Duyuyoruz ki, Zinar Ertoğrul ve yönetim ekibi, bu zorlu süreçte adeta tek başlarına omuzlamışlar yükü. Kendi kısıtlı şartlarında çabalamışlar, takımı ayakta tutmak için mücadele etmişler. TFF 3. Lig gibi, profesyonel liglerde yer almanın Polatlı'nın tanıtımı, gençlerinin sporla buluşması ve şehirde birleştirici bir unsur olması açısından ne kadar önemli olduğunu bilmeyenimiz yoktur. Peki bu öneme rağmen, şehrin "kaymağını" yiyenler, daha iyi şartlarda yaşam sürenler, bu takıma neden sırtını dönüyor? Neden bu yönetimin, bu takımın elinden tutulmuyor?
Başkan Zinar Ertoğrul ve yönetiminin istifa kararı alması, bu yalnızlığın ve desteksizliğin acı bir yansımasıdır. Onların yerinde kim olsa, belki de aynı kararı alır, hatta daha önce alırdı. Şehrin önde gelenleri, gücü olanları bu takıma sahip çıkmıyorsa, kısıtlı imkanlara sahip bir yönetimden tek başına savaşmasını beklemek haksızlıktır. Bu istifa kararı, bir sonuçtur; desteksizliğin, ilgisizliğin acı bir sonucu.
Şimdi akıllardaki en büyük endişe, gelecek sezon ne olacağı... Diğer takımlar şimdiden kadrolarını oluşturmaya başlamış, transfer haberleri gelmeye başlamışken, Polatlı 1926 SK yine belirsizliğe mi sürüklenecek? Yine son günlere sıkıştırılmış, yetersiz bir kadroyla mı başlayacak sezona? Yoksa şehrin dinamikleri, bu acı tablodan bir ders çıkaracak ve bu takıma hak ettiği değeri verecek mi?

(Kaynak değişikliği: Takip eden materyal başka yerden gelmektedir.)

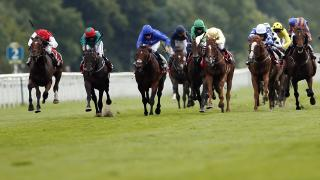 There is Flat racing from Leopardstown on Saturday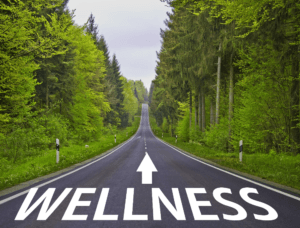 The Quest For Ultimate Health And Wellness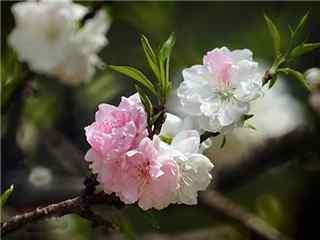 桃花品种寿星桃桌面壁纸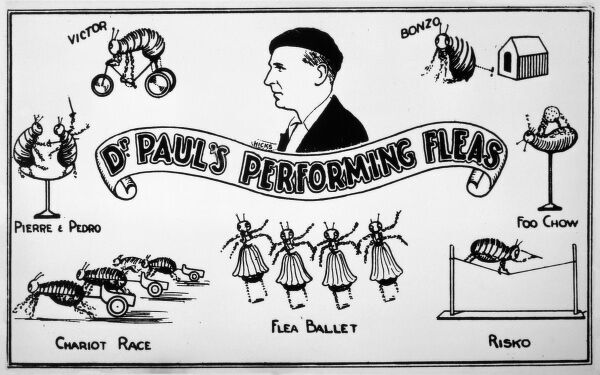 An advert for Doctor Paul's Performing Fleas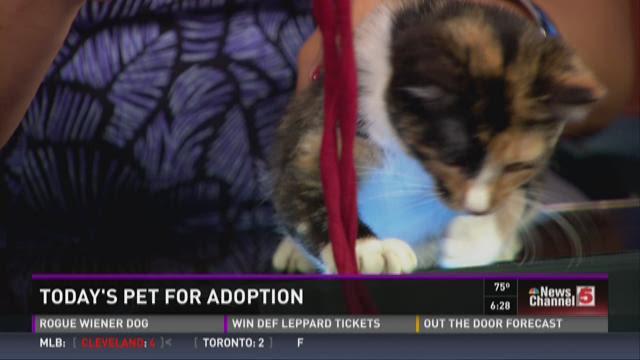 Pet for adoption - September 1
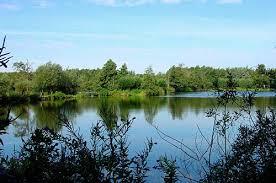 Tussen Slochteren en Froombosch ligt het natuurgebied De ...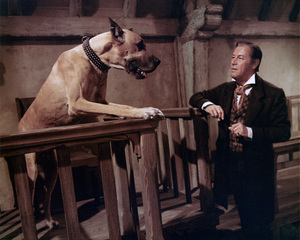 """Dr. Doolittle""Rex Harrison1967© 1978 Ted Allan - Image 1336_0035"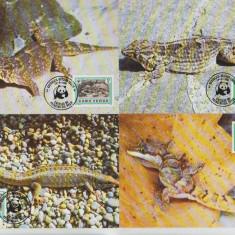 Cabo Verde 1986 - gecko, serie maxima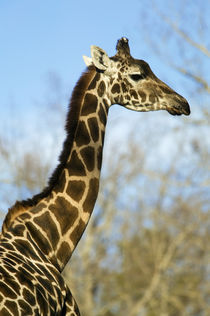 Giraffe (Giraffa camelopardalis), portrait profile. von Panoramic Images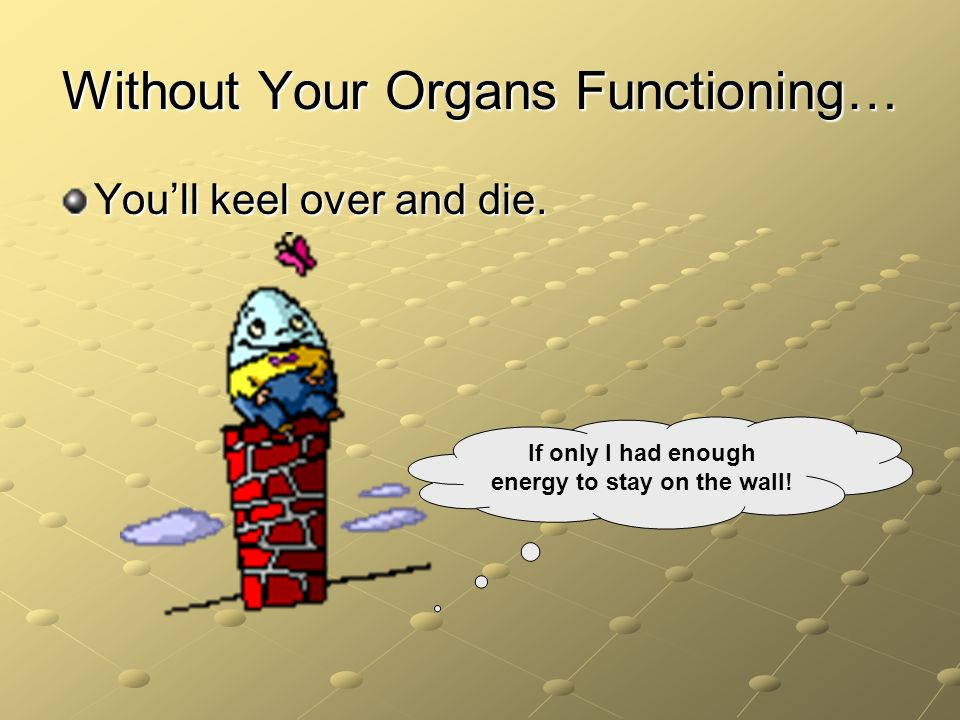 Without Your Organs Functioning…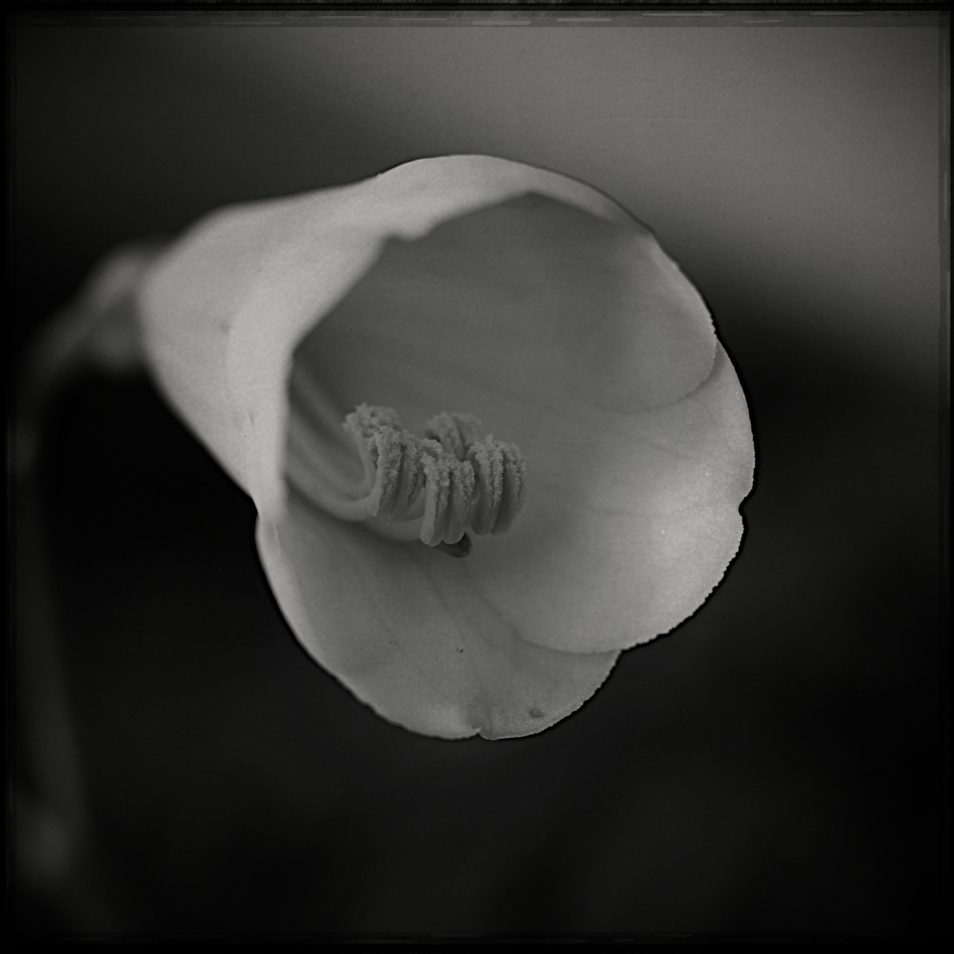 flore2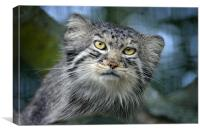 Tula the Pallas Cat, Canvas Print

Polatlı 1926 SK, sadece bir futbol takımı değildir. O, bu şehrin adını profesyonel liglerde duyuran, gençlerine umut veren, aidiyet duygusunu pekiştiren bir değerdir. Bu değere sahip çıkmak, sadece yönetimin değil, tüm Polatlı'nın, özellikle de gücü ve imkanı olanların sorumluluğudur.